* **EXCERPT TO READ**:
The vices of the system were flagrant; but the difficulty of finding a remedy was no less great. An interpreter to do his duty satisfactorily had to be both competent and courageous. But no interpreter, under the Turkish rule, could possess both these qualifications in the same degree. If he was a foreigner, he could not have the necessary knowledge of the Turkish language, customs, and character. If he was a native, he could not have the necessary courage. The French, whose Dragomans had suffered most grievously from Turkish ferocity, were the only European nation to attempt a solution of the problem. Their great Minister Colbert had, a few years since, initiated a reform by sending twelve young Frenchmen to Smyrna, there to be taught in the Convent of the Capuchins Turkish, Arabic, and Modern Greek, and then be distributed among the French Consulates, the ablest of them being destined for the service of the Embassy. This departure secured to the Diplomatic and Consular services of France in the Levant a supply of interpreters who, though they might not possess a native’s intimacy with Turkish ways, could be trusted to carry out their instructions honestly and boldly. The advantage gained by this change was so patent, that the best-informed Englishmen hastened to recommend its adoption;[56] and, in fact, it was adopted by England—two hundred years later.

* **DATA SHOWN**:

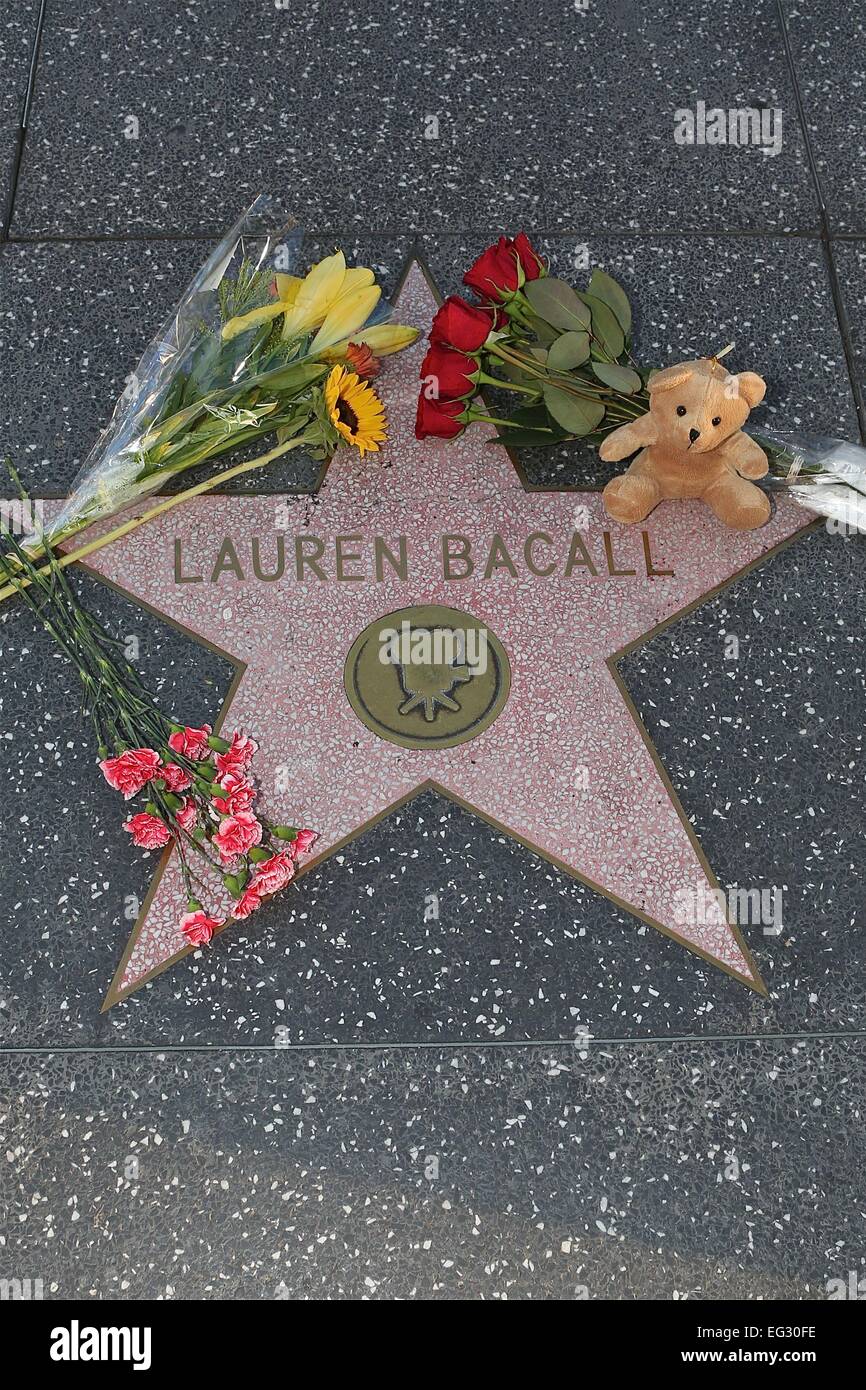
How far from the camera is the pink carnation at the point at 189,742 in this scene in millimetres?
1750

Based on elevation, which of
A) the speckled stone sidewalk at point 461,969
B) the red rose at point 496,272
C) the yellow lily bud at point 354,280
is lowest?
the speckled stone sidewalk at point 461,969

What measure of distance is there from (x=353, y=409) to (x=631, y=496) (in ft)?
1.68

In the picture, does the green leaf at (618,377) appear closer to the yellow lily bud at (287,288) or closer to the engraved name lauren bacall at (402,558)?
the engraved name lauren bacall at (402,558)

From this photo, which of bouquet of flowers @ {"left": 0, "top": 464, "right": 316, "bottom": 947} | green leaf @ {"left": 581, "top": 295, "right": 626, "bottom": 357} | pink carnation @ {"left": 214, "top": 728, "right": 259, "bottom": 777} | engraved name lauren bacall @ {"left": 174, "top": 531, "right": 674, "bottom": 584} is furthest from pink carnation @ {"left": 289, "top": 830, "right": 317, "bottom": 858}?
green leaf @ {"left": 581, "top": 295, "right": 626, "bottom": 357}

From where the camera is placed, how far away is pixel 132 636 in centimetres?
192

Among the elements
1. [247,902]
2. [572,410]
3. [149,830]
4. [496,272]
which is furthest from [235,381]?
[247,902]

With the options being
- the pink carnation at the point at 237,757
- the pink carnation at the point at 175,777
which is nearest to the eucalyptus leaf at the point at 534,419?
the pink carnation at the point at 237,757

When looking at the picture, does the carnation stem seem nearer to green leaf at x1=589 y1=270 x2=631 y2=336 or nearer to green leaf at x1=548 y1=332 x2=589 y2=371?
green leaf at x1=548 y1=332 x2=589 y2=371

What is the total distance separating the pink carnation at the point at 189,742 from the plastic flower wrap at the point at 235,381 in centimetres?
46

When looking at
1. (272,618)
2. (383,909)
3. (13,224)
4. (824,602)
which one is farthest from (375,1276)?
(13,224)

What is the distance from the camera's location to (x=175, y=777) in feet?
5.77

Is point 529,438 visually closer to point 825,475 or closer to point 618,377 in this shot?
point 618,377

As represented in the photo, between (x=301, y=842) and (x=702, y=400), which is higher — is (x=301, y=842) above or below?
below

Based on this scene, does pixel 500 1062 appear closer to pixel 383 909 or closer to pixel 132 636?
pixel 383 909
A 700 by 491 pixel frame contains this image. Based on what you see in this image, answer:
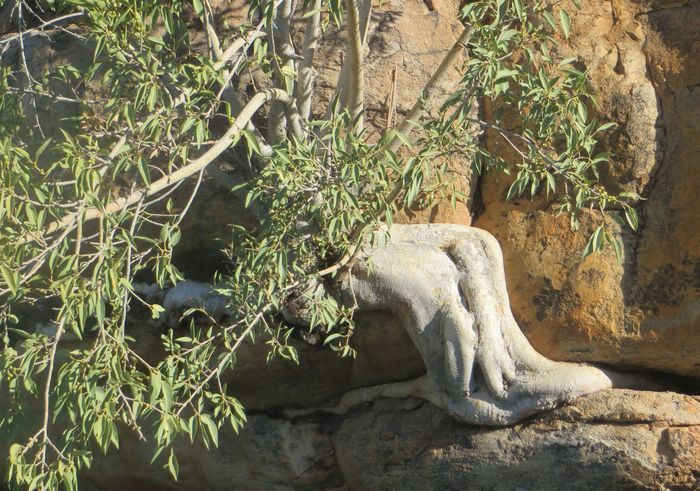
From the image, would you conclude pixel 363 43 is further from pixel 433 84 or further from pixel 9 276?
pixel 9 276

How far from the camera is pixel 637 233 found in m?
4.79

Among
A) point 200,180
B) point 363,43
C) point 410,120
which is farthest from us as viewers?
point 363,43

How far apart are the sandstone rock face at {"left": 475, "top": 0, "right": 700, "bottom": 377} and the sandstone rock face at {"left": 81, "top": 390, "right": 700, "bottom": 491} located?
344mm

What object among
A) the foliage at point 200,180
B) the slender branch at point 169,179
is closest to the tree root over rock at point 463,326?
the foliage at point 200,180

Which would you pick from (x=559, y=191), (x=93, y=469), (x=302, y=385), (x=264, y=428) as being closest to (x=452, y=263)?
(x=559, y=191)

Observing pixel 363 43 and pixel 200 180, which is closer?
pixel 200 180

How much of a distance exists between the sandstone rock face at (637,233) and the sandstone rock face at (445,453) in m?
0.34

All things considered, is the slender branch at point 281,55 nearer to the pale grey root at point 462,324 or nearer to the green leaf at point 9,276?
the pale grey root at point 462,324

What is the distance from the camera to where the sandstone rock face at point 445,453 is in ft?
14.1

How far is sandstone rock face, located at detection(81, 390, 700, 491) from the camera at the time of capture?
431 cm

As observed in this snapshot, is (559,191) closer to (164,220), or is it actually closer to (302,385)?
(302,385)

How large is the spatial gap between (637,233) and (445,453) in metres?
1.36

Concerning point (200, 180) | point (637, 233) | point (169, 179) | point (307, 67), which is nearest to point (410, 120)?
point (307, 67)

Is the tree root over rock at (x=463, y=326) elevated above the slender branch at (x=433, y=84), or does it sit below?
below
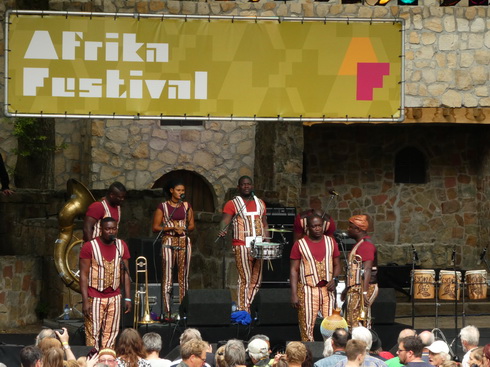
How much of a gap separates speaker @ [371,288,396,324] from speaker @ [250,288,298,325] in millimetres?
935

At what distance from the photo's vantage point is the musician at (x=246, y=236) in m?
16.3

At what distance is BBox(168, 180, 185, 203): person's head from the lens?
16.6 meters

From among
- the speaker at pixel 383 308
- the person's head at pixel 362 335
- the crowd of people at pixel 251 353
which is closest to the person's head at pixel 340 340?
the crowd of people at pixel 251 353

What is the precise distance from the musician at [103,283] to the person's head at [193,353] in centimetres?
370

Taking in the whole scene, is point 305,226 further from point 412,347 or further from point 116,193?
point 412,347

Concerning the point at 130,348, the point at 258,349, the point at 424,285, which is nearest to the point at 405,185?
the point at 424,285

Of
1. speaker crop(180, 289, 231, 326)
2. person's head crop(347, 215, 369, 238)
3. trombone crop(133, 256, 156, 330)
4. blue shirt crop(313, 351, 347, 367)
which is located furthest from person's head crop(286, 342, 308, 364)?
trombone crop(133, 256, 156, 330)

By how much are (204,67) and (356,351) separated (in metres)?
5.77

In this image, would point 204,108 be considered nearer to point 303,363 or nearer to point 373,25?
point 373,25

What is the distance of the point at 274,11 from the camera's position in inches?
853

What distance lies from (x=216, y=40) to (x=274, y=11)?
6156mm

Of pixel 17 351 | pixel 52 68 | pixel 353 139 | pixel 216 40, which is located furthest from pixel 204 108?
pixel 353 139

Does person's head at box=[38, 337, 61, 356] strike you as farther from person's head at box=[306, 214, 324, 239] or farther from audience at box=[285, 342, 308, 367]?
person's head at box=[306, 214, 324, 239]

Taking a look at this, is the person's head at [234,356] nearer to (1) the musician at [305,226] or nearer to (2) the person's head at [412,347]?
(2) the person's head at [412,347]
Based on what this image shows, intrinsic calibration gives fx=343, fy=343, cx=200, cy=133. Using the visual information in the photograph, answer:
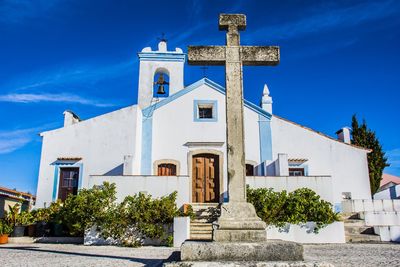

* **ASSIGNED TASK**: Write out the passage above about interpreters under Turkish rule, word for word.

* **TASK RESULT**:
The vices of the system were flagrant; but the difficulty of finding a remedy was no less great. An interpreter to do his duty satisfactorily had to be both competent and courageous. But no interpreter, under the Turkish rule, could possess both these qualifications in the same degree. If he was a foreigner, he could not have the necessary knowledge of the Turkish language, customs, and character. If he was a native, he could not have the necessary courage. The French, whose Dragomans had suffered most grievously from Turkish ferocity, were the only European nation to attempt a solution of the problem. Their great Minister Colbert had, a few years since, initiated a reform by sending twelve young Frenchmen to Smyrna, there to be taught in the Convent of the Capuchins Turkish, Arabic, and Modern Greek, and then be distributed among the French Consulates, the ablest of them being destined for the service of the Embassy. This departure secured to the Diplomatic and Consular services of France in the Levant a supply of interpreters who, though they might not possess a native’s intimacy with Turkish ways, could be trusted to carry out their instructions honestly and boldly. The advantage gained by this change was so patent, that the best-informed Englishmen hastened to recommend its adoption;[56] and, in fact, it was adopted by England—two hundred years later.